Three-story building OK’d for Raritan Road

Brook Side Manor on Raritan Road near the Clark Village shopping center in Clark will have 42 apartments when it is completed.

CLARK, N.J. — A three-story apartment building will be going up on Raritan Road next to the Clark Village Shopping Center after the planning board unanimously approved a 42-unit structure for the 2.68-acre site at its Jan. 9 reorganization meeting.

The building, north of the intersection with Westfield Avenue, will occupy 18,000 square feet and have 96 parking spaces.

The building will feature colonial-style LED lights on the outside, which will be shielded so as to not affect adjoining property. Landscaping will be featured on all the islands on the outskirts of the property, which will leave the area in its natural state, representatives of the developers, Brook Side Manor, testified.

With the Clark Recreation Center, and its tennis courts, basketball courts and baseball fields, located to the southeast on the backside of the property, questions arose as to issues with a “wetland,” a stream that runs parallel to Raritan Road in front of the building and connects to the Clark Reservoir.

“Are you reasonably confident that what we’re proposing is going to be approved by DEP without any significant modification?” board Chairman Kevin Koch asked Edward Dec, the project’s engineer, of Guarriello & Dec Associates.

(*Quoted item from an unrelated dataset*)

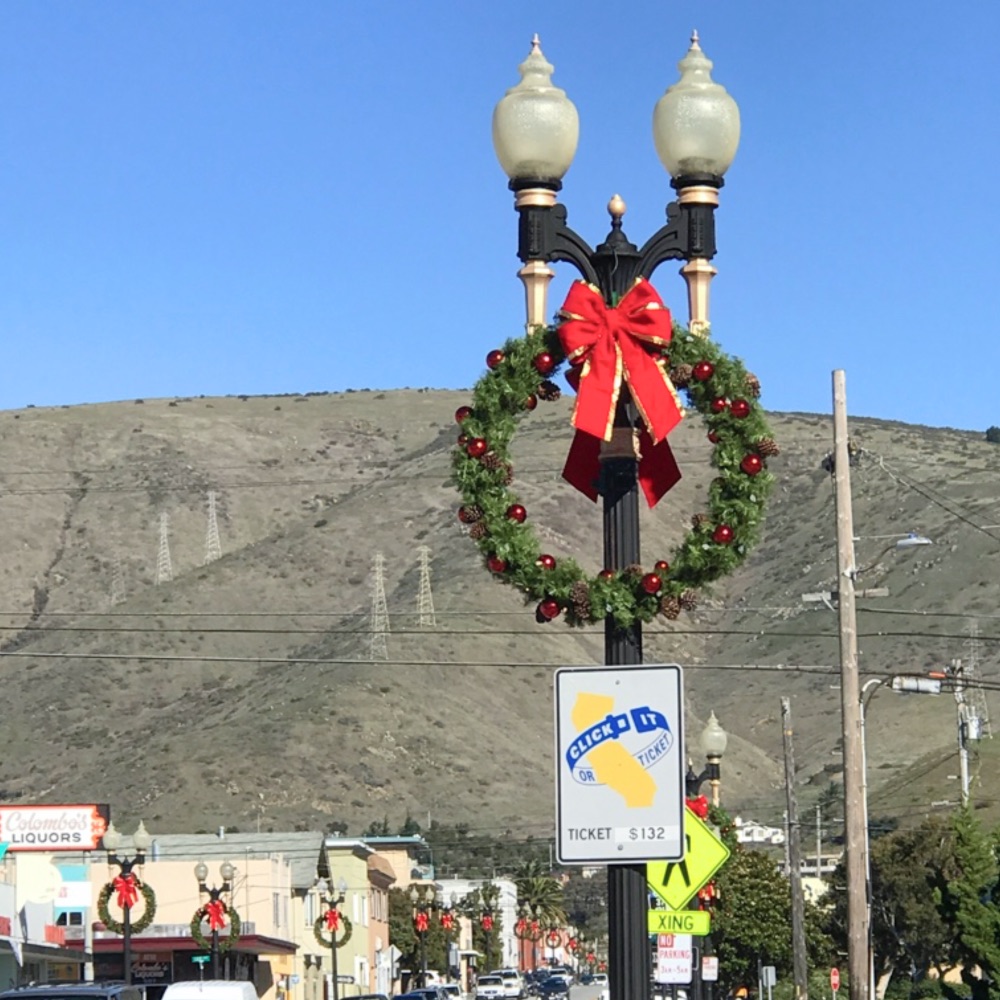 Mt Pine wreaths on lamp poles in South San Francisco Ca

Dec said he had met with officials from the Department of Environmental Protection and was fairly confident.

“In short, to answer your question, yes.”

The variances will allow Brook Side to change the slope of the site but not the flow of the water. “It has a lineated flood hazard area,” he said. “We are, by law, required to maintain the same volume of flooding that’s on the property presently. We had to stop building before the flood hazard area.”
The flood hazard area will cause the building to be pushed toward Raritan Road, he said.
Dec gave an overview of the plans for stormwater.

“We’re going to collect the runoff from the building and collect runoff from the pavement and direct that to a filtering system, which treats the water and all to NJDEP standards.”
Attorney Robert Renaud, who represented Brook Side at the hearing, described that his clients asked for a four-foot variance in the height of the building to 44 feet, which was within “variance parameters.”

“This property wraps around a bank and office building property that it’s on,” he said, describing the project. “I guess it would be the Northeast corner of Westfield Avenue and Raritan. The only permitted uses in this zone, in which the property is situated, are multifamily residential uses, and this is a multifamily residential development.”

The building will include Mount Laurel housing units so as to meet the town’s “fair share housing plan.”

Traffic engineer Joseph Staiger, president of Dynamic Traffic, stated that there will be about 14 cars leaving during the peak hours in the morning and 18 cars returning in the peak hours in the
evening. There are still issues that need to be resolved with the fire department, including fire flows and the location of the fire hydrant.

“This site is going to be, 99 or 95 percent of the time, used by the residents themselves,” he said.